OK- I think 2 things are going on- given the generally correct results.
1. Day/week/month are not localized- so regardless of issue #2, what is pulled back won’t vary based on the user’s localization settings. It’s going to work based on the ‘date’ in the database.
2. The entry date is offset based on the server timezone. So the date in the database is not always (depending on server tz) going to be gmt ‘now’ (see set_localized_offset())- it’s then adjusted based on that same offset when it’s pulled out for use. Thus it displays correctly.
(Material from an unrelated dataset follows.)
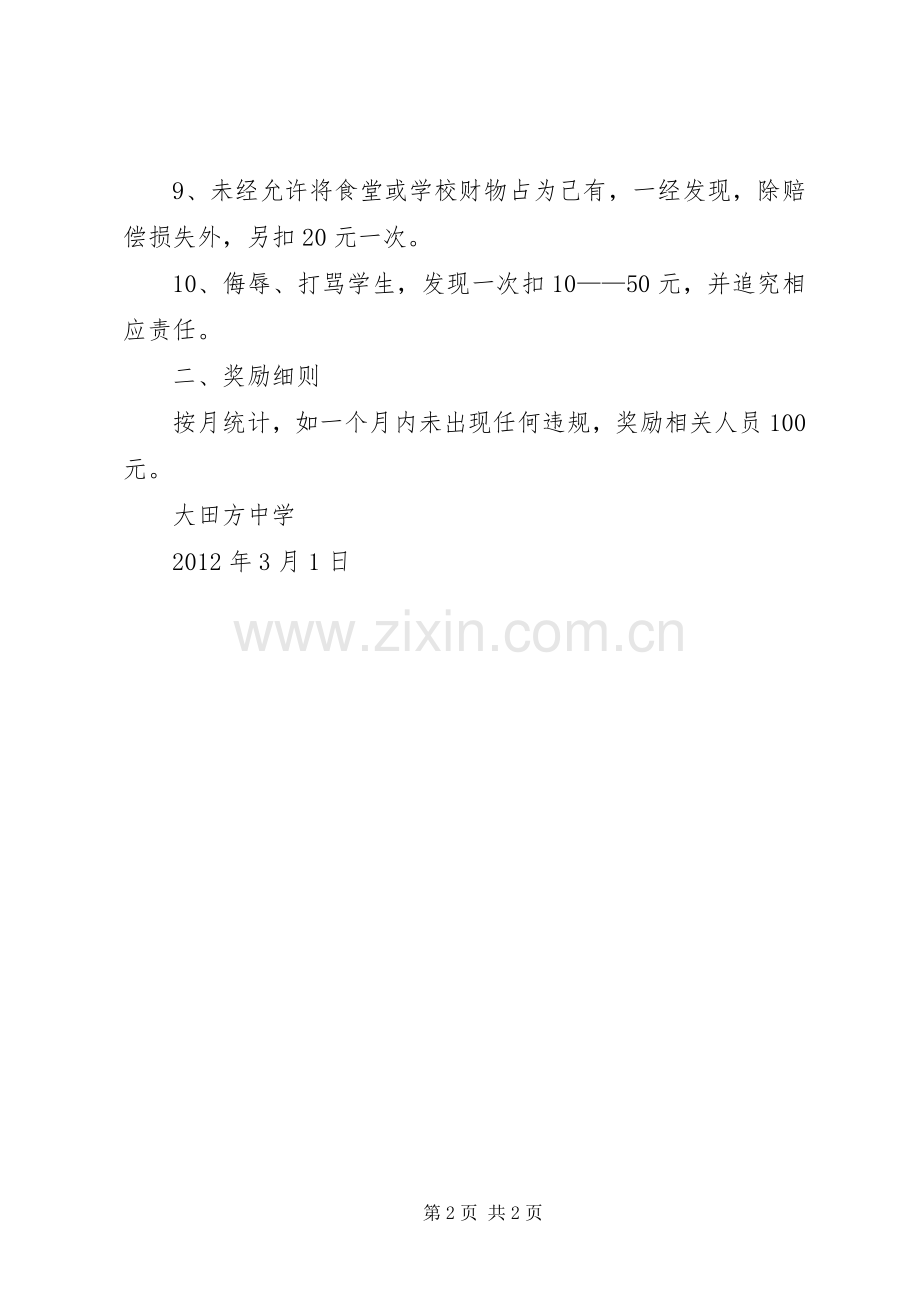 沙朗派出所巡防人员工作工作奖惩规章制度(2).docx_第2页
Which it sounds like it’s doing. (Note that in 2.0 those dates are adjusted to a true gmt- at which point they’d give you the results you expect.)
So it sounds like it’s working as expected- the biggest issue being that the d/m/w isn’t localized- including the reversal of that server tz adjustment.
I’m wondering if we might work around it w/some creative use of the start_on parameter. I wouldn’t recommend trying to alter the way dates are handled- particularly given 2.0 alters that and expects them to be in there adjusted for server tz. But start_on could give a finer grained control and might do the trick.
Generally correct? Are you serious? I just outlined several things that no one would ever consider to be correct. Let’s go through this one by one.
1. “Day/week/month are not localized.” That’s fine I suppose. It appears some sorting code is based off of this like the problem I’m experiencing: display_by=“day” limit=“2”. When the day is wrong. Grossly wrong. It affects the display.
2. This is just wrong. My server time is set correctly. GMT -6 CST (Texas). The entry in the database gets WRONGLY CONVERTED to GMT +6 Bangladesh. There is nothing you can say to tell me that timestamp is correct in any way shape or form. Bangladesh? Seriously? Just because EE is capable of undoing this error when making the time human readable - it doesn’t make it “generally correct”. This error exacerbates #1 and makes rountine parameters like “display_by=“day” almost unusable.
I imported 21,000 items over 8 years and was forced to give them a Bangladesh timestamp in order to make them display correctly in certain situations (some situations they won’t). What happens in EE 2.0?
You stated this behavior is correct, yet the team saw fit to change the correct behavior to a “more correct behavior” and make them GMT 0.
I just checked my test installation of 2.0. The timestamp on a new post is exactly right - GMT 0 as expected (not GMT Bangladesh). The “day” field says today - as desired (note that it IS localized. Otherwise it would have put the 8th down)!
I run a daily news site. “Daily” matters to me… not “sorta daily give or take 12 hours”.
3. While there may be a work around by using different parameters - I hope you see that one shouldn’t need more fine grain control over “daily”. “Start on” doesn’t work for me because I want that page to display the last two days that have news entries - not the last 48 hours. display_by=“day” limit=“2” is supposed to do that. But it doesn’t.
So, I guess the questions are:
1. Will there be an update script available that will correct the inherent 1.6.8 timestamp mess as people move to 2.0?
or
2. Will all our old posts be read as being posted a server offset time prior to their original posting date and time?